━━ RECORDS FOR PROCESSING ━━

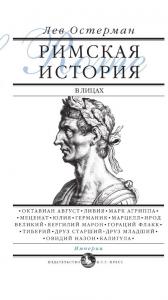 Римская история в лицах: В 3 книгах. Книга 3: Империя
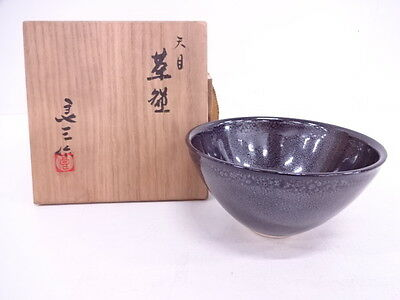 3044094: Japanese Tea Ceremony / Tea Bowl / Yuteki Tenmoku Chawan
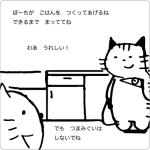cat_illustration170_1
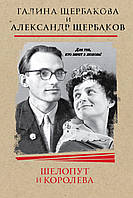 Щербаков А.С. Шелопут и Королева. Моя жизнь с Галиной Щербаковой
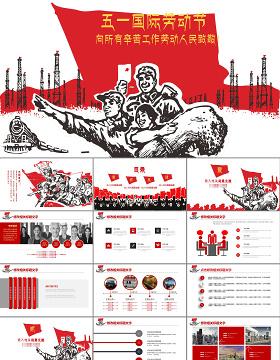 五一国际劳动节总结汇报劳动主题工作总结商务演示PPT模板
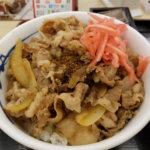 matsuya牛丼並アイキャッチ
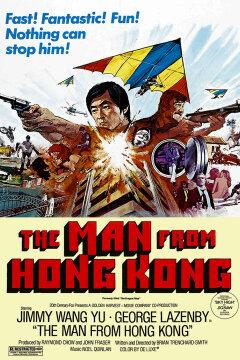 Manden fra Hong Kong
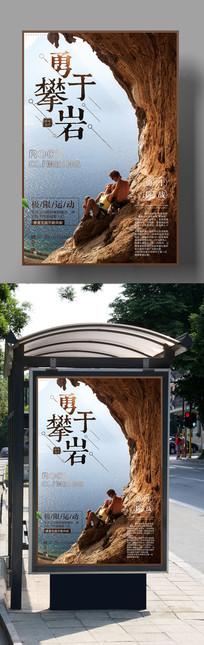 大气勇于攀岩运动宣传海报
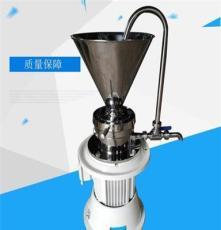 jm商用磨浆机实验室小型 胶体磨 花生酱芝麻酱机器 胶磨机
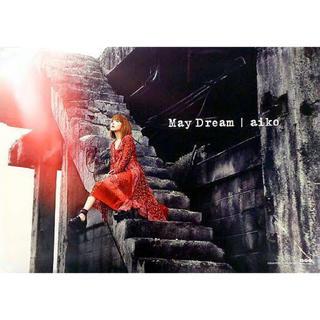 aiko【May Dream】ポスター(ミュージシャン)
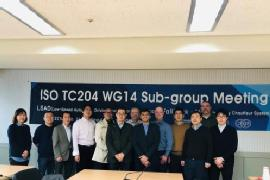 Image of some members of the drafting team of ISO 22737. Experts from Japan, USA, South Korea, Canada, Australia and the UK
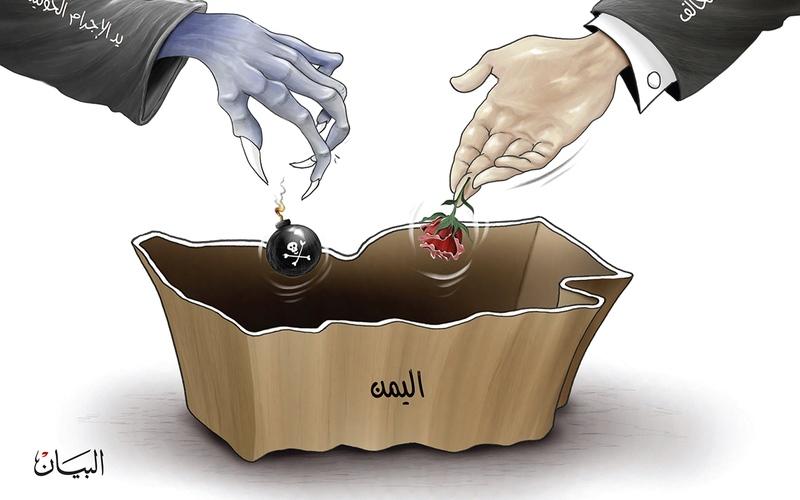 الصورة: الصورة: اليمن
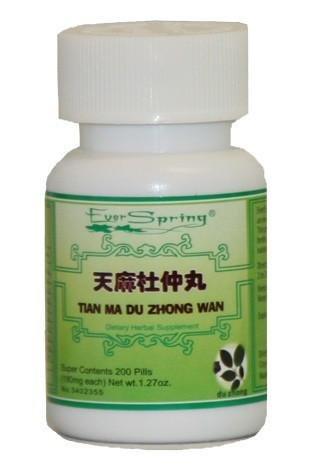 Ever Spring Tian Ma Du Zhong Wan Traditional Herbal Formula Pills / N121 (天麻杜仲丸)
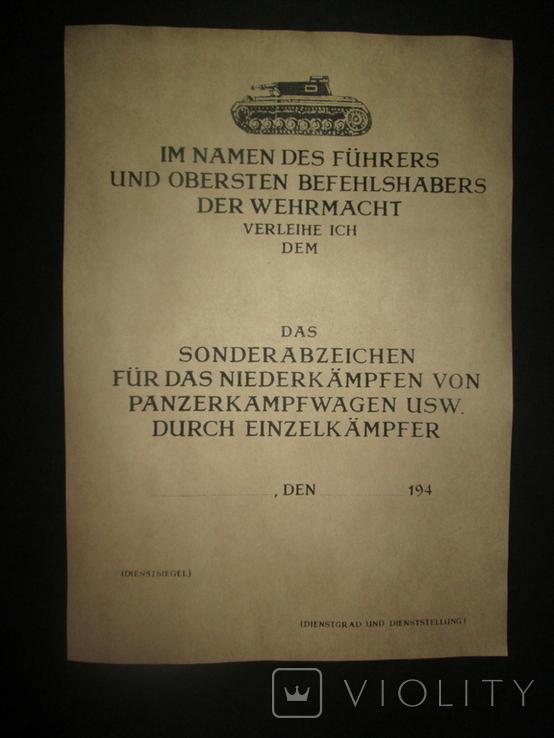 Наградной лист к знаку(За уничтоженный танк).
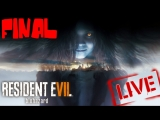 Конец Эвелине Final...Resident Evil 7 Biohazard #6(СТРИМ)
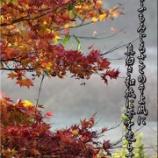 『第40回中尊寺西行祭短歌大会』の画像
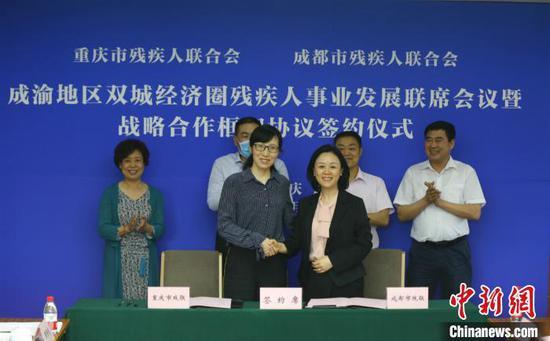图为重庆残联与成都残联11日签订《成渝地区双城经济圈建设残疾人事业发展战略合作框架协议》。 重庆残联供图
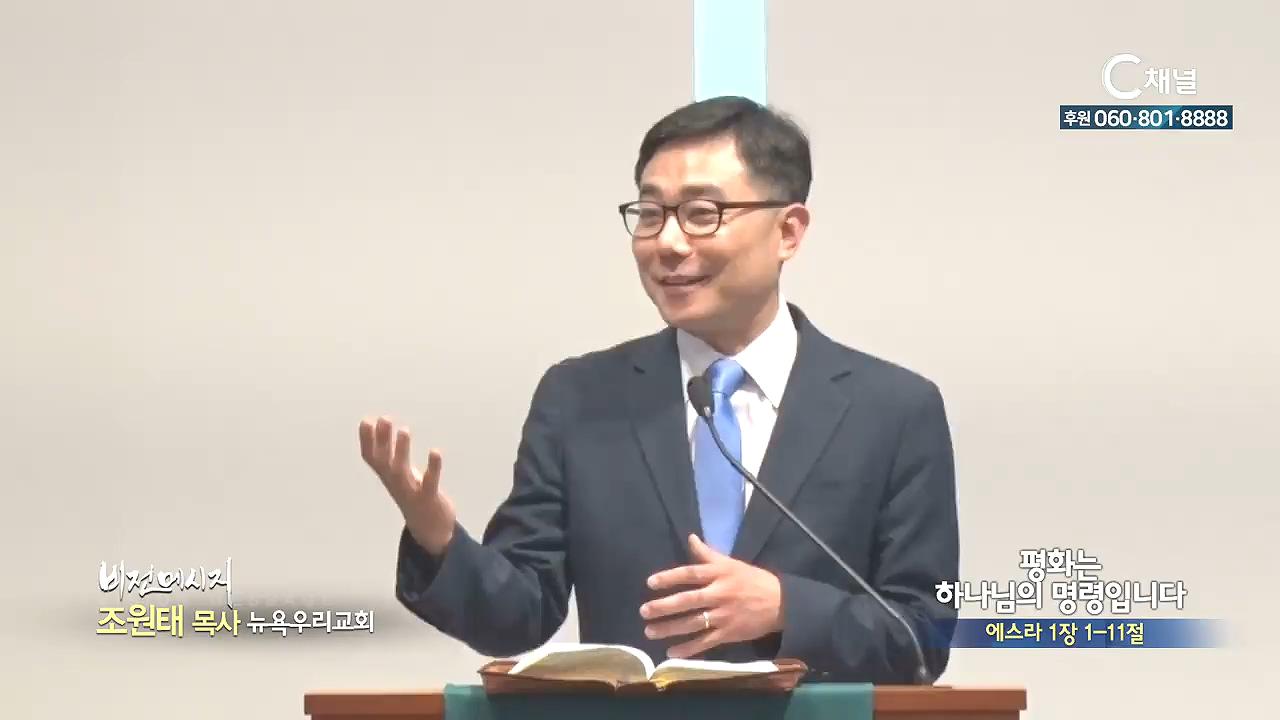 뉴욕우리교회 조원태 목사 - 평화는 하나님의 명령입니다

━━━

EXERCISE REQUIREMENTS => Without any of its images, the data above should be returned exactly.

SOLUTION FOR THIS TASK =>
 Римская история в лицах: В 3 книгах. Книга 3: Империя
 3044094: Japanese Tea Ceremony / Tea Bowl / Yuteki Tenmoku Chawan
cat_illustration170_1
 Щербаков А.С. Шелопут и Королева. Моя жизнь с Галиной Щербаковой
 五一国际劳动节总结汇报劳动主题工作总结商务演示PPT模板
 matsuya牛丼並アイキャッチ
 Manden fra Hong Kong
 大气勇于攀岩运动宣传海报
 jm商用磨浆机实验室小型 胶体磨 花生酱芝麻酱机器 胶磨机
 aiko【May Dream】ポスター(ミュージシャン)
 Image of some members of the drafting team of ISO 22737. Experts from Japan, USA, South Korea, Canada, Australia and the UK
 الصورة: الصورة: اليمن
 Ever Spring Tian Ma Du Zhong Wan Traditional Herbal Formula Pills / N121 (天麻杜仲丸)
 Наградной лист к знаку(За уничтоженный танк).
 Конец Эвелине Final...Resident Evil 7 Biohazard #6(СТРИМ)
 『第40回中尊寺西行祭短歌大会』の画像
图为重庆残联与成都残联11日签订《成渝地区双城经济圈建设残疾人事业发展战略合作框架协议》。 重庆残联供图
 뉴욕우리교회 조원태 목사 - 평화는 하나님의 명령입니다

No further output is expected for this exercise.